Table 3 Detailed performance for the I3D-FL-PKF workflow pipeline
Fig. 2
figure 2

Confusion matrices for phase recognition results: a I3D prediction results, b I3D-PKF prediction results, c I3D-FL-PKF prediction results. The X and Y-axis represent predicted label and ground truth, respectively. The “Not a phase” is denoted as P0. The “Ligation of short gastric vessels” phase is denoted as P1. The “Gastric transection” phase is denoted as P2. The “Bougie” phase is denoted as P3. The “Oversew staple line” phase is denoted as P4. The “Exploration/inspection” phase is denoted as P5. The “Liver retraction” phase is denoted as P6. The “Hiatal hernia repair” phase is denoted as P7. The “Gastric band removal” phase is denoted as P8

Fig. 3
figure 3

Color-coded ribbon illustration for phase recognition results: a InceptionV3-BiLSTM-FL prediction results, b InceptionV3-BiLSTM-FL-PKF prediction results, c I3D-FL prediction results, d I3D-FL-PKF prediction results, e Ground Truth

In order to have a better understanding of the model performance, we plot the confusion matrices in Fig. 2. Adding PKF in the workflow can improve sensitivity for five surgical phases including “Ligation of short gastric vessels,” “Oversew staple line,” “Gastric transection,” and so on. Utilizing focal loss during training can help improve sensitivity for “Liver retraction,” “Hiatal hernia repair,” and “Gastric band removal.” As shown in Table 1, we lack training data for those surgical phases. This demonstrates that using focal loss during training can alleviate the imbalanced data problem. Surgical phases are misclassified as “Not a phase” in most prediction errors. This is because some video clips annotated as “Not a phase” do not have easily distinguishable visual clues. “Not a phase” class includes many surgical activities which make it hard for the model to learn well. The “Exploration/inspection” surgical phase is hard for the model to learn well. The reason might be that video clips annotated as “Exploration/inspection” look similar to some video clips annotated as “Not a phase.” The “Bougie” surgical phase is also hard for the model to learn well. This is likely due to its short duration. Both focal loss and PKF fail to improve the performance in the “Exploration/inspection” phase and the “Bougie” phase.

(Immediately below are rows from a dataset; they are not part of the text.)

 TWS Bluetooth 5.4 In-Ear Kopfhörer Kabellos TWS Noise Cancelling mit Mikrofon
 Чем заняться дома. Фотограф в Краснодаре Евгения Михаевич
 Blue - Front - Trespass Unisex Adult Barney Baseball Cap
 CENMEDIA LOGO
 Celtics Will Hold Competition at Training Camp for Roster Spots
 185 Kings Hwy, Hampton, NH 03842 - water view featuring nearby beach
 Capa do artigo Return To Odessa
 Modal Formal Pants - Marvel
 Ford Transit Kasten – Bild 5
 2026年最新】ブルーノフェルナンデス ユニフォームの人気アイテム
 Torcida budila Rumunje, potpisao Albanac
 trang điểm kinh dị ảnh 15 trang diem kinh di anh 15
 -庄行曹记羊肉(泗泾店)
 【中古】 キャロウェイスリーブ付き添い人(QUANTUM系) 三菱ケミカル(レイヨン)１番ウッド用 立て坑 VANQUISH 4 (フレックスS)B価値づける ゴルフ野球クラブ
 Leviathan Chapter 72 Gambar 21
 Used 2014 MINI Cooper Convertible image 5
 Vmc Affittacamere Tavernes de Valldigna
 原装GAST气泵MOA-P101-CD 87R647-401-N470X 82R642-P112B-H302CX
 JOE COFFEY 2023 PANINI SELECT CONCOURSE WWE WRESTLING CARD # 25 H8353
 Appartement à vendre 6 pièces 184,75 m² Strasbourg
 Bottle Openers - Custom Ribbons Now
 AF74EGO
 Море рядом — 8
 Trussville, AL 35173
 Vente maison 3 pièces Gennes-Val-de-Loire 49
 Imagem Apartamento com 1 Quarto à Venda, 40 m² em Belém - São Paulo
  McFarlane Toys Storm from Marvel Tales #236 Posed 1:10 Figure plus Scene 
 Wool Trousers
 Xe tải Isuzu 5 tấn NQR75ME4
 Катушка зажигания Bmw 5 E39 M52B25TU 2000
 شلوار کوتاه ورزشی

As shown in Fig. 3, we visualize the raw prediction results from I3D-FL model output and InceptionV3-BiLSTM-FL model output for two test videos as examples as well as visualize the predictions from I3D-FL-PKF workflow and InceptionV3-BiLSTM-FL-PKF workflow for those two test videos. The I3D-FL-PKF workflow output results clearly have less prediction noise than the InceptionV3-BiLSTM-FL-PKF workflow output. The results demonstrate the ability of the I3D-FL-PKF workflow to obtain consistent and smooth predictions both within the surgical phases and during the phase transitions.

Conclusion

In this paper, we implement a 3DCNN-based surgical workflow recognition pipeline named I3D-FL-PKF and apply it to sleeve gastrectomy surgical workflow recognition. Results show that utilizing focal loss, the prior knowledge filtering, our proposed annotation segment balanced sampling technique, and the data augmentation technique can improve the performance of the pipeline. By utilizing 3DCNN, focal loss, and the prior knowledge filtering, the proposed workflow outperforms the traditional CNN–RNN design. It can obtain consistent and smooth predictions both within the surgical phases and during the phase transitions. For future work, we intend to apply the proposed approach to other surgeries like radical retropubic prostatectomy, sacrocolpopexy, and ventral hernia repair for surgical workflow recognition. We want to design a weighted focal loss that focuses on the surgical phases with lower performance. To replace the grid search method, we want to design a better hyperparameter selection method for the prior knowledge filtering algorithm. In the future, we also want to apply the proposed approach to other vision-based projects, such as detecting surgical tool usage in surgical videos and identifying when the surgeon is idle during the surgery.